Она подумала, что он может проснуться, потому что хрустнула ветка и капкан заговорил, но, похоже, он не слышал их. Констанца уловила звук его дыхания. Грудь его вздымалась и опадала, рот был приоткрыт. Когда она склонилась над ним, то дыхание коснулось ее лица, легкий аромат портвейна: словно вино и мед.
Констанца подумала: «Я не должна так поступать. Я могу сказать ему, что люблю его». Она боялась этого признания. В его глазах может появиться ненависть. Он может ударить ее. Он может вытащить свою кость и дать ей гладить ее. У нее разболелась голова от этой смеси любви и ненависти. Констанца подумала об адском огне и сере.
Как долго ждать. Она снова отползла. Она пряталась в кустах, по другую сторону от капкана. Там было сыро. Капкан говорил. Все громче и громче, все таким же металлическим скрипучим голосом: голоден, голоден, голоден. Один большой рот, а ее отец любит большие рты. «Проглоти меня, – сказал он Констанце однажды, – проглоти меня».

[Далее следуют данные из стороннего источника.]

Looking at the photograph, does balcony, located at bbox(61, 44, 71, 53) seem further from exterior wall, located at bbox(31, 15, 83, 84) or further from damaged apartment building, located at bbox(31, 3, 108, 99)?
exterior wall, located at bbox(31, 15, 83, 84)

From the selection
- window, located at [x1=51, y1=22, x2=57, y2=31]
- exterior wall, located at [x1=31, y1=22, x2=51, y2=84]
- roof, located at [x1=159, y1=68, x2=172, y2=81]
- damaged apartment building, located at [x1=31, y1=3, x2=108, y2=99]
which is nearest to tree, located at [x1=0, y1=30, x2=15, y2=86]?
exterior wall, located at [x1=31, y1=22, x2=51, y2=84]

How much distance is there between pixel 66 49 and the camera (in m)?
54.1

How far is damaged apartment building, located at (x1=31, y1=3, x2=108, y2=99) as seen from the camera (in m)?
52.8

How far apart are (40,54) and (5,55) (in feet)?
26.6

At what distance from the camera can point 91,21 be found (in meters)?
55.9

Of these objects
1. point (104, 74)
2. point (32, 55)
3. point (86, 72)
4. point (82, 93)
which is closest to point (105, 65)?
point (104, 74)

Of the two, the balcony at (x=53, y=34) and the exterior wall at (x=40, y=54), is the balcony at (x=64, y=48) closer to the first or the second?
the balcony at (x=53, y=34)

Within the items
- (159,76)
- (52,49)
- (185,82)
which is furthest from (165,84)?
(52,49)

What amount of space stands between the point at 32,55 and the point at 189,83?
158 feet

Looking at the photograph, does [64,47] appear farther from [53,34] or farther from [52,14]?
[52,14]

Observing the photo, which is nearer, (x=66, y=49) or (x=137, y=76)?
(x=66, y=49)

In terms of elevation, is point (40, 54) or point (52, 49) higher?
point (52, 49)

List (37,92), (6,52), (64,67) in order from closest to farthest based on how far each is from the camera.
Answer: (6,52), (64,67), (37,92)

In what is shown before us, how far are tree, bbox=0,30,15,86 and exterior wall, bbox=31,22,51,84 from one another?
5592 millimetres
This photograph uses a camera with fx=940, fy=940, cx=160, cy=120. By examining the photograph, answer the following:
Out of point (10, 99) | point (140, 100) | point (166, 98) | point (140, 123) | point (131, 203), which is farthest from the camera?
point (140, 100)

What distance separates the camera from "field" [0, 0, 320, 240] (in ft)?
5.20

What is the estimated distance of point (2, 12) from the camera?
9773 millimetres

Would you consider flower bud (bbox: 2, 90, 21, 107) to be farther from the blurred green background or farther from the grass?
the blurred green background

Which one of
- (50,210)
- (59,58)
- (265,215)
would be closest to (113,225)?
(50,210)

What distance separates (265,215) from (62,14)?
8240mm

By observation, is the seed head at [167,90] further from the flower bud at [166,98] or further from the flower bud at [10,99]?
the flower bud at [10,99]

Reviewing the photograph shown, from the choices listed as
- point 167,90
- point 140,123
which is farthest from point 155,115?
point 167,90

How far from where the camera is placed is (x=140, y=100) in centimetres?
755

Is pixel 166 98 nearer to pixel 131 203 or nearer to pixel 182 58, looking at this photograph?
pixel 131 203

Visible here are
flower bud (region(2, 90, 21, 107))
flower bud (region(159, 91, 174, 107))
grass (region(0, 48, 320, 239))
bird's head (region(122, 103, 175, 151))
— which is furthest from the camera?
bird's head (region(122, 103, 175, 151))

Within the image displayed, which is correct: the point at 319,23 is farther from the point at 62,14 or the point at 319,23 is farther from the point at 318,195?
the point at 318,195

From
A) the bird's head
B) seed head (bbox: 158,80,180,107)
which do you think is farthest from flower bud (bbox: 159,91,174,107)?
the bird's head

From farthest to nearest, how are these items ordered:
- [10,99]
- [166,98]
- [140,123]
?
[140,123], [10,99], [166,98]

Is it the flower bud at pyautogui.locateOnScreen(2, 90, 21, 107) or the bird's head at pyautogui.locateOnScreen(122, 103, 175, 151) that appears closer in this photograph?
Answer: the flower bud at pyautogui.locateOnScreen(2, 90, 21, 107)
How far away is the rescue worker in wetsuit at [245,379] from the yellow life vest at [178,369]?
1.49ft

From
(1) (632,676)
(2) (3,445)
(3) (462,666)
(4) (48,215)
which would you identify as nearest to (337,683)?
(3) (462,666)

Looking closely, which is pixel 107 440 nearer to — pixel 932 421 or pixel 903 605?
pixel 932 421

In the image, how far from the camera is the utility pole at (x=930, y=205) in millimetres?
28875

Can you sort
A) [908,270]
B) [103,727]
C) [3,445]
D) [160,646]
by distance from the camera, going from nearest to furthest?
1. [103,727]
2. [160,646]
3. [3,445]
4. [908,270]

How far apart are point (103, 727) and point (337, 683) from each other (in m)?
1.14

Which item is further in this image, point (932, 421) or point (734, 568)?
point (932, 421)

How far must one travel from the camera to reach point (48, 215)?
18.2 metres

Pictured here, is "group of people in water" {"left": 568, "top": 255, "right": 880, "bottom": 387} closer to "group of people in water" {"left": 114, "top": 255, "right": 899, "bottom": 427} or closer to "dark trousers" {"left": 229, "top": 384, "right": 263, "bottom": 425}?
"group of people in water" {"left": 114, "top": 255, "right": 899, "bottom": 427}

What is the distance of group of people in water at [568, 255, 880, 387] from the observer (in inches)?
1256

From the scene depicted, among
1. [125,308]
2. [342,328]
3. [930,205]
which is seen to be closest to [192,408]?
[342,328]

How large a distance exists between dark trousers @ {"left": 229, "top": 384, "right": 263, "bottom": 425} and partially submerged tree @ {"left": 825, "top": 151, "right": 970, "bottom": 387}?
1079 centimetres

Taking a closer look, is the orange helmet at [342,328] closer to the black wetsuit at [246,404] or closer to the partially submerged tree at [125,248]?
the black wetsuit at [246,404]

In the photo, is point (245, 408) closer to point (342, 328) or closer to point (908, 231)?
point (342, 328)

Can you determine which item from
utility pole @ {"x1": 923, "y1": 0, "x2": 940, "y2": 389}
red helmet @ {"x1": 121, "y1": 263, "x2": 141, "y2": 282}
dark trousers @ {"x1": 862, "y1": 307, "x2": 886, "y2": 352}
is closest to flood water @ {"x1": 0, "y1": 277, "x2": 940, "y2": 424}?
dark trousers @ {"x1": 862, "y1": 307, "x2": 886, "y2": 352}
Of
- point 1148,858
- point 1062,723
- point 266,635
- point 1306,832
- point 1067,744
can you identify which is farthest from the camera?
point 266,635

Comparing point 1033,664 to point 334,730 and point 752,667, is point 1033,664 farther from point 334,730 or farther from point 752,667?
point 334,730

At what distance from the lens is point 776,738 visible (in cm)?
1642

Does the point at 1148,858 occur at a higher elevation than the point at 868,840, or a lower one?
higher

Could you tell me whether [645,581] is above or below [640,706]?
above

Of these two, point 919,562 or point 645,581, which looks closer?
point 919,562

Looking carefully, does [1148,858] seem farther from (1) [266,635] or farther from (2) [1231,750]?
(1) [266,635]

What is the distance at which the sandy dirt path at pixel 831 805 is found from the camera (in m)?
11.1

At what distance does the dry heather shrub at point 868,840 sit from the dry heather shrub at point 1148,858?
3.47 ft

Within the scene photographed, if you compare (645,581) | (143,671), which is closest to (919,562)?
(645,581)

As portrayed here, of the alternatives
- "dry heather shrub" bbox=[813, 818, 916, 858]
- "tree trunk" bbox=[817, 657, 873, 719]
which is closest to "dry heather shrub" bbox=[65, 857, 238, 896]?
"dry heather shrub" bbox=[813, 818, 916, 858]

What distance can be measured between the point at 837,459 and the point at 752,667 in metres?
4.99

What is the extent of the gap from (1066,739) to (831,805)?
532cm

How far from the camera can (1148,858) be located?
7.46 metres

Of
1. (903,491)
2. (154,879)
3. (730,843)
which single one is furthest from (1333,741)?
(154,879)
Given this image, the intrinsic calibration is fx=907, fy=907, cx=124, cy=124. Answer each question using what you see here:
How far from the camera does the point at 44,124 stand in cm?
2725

Наконец он проснулся. Он посмотрел на часы. Что-то пробормотал. Констанца подумала: папа пьян. Теперь она увидела, когда он снялся с места, что отец не совсем твердо держится на ногах. Его покачивает. Все покачивает. Он помочился у дерева, на траву, на могилку крольчонка. Это было ошибкой. Капкану это не понравилось бы.
А что, если бы она ему сказала о крольчонке? Констанца знала, что бы он ей ответил. Он отпустил бы одну из своих шуточек: его издевки резали, как бритва. «Глупый Альбатрос, – вот что он бы сказал. – Ты должна была притащить его домой – сделали бы пудинг. Глупая Констанца. Уродина Констанца». Отец говорит, что от нее ужасно воняет, отдает кислятиной. Он сказал, что она слишком маленькая и это ее вина, что пошла кровь. «Глупая маленькая сучка, – сказал он. – У тебя такие неуклюжие руки».
«Я покажу ему, какая я глупая», – сказала себе Констанца и позвала его.
– Эдди, – окликнула она его. – Эдди, я здесь. Вот сюда. – Голос был доподлинный, не отличить. Ему нравился этот голос, гораздо больше ее собственного, и отец сразу пошел на него. Поскользнулся на мху, грязно выругался. Господи, да он неуклюж. Она позвала еще раз. И еще раз. И тут ловушка поймала его.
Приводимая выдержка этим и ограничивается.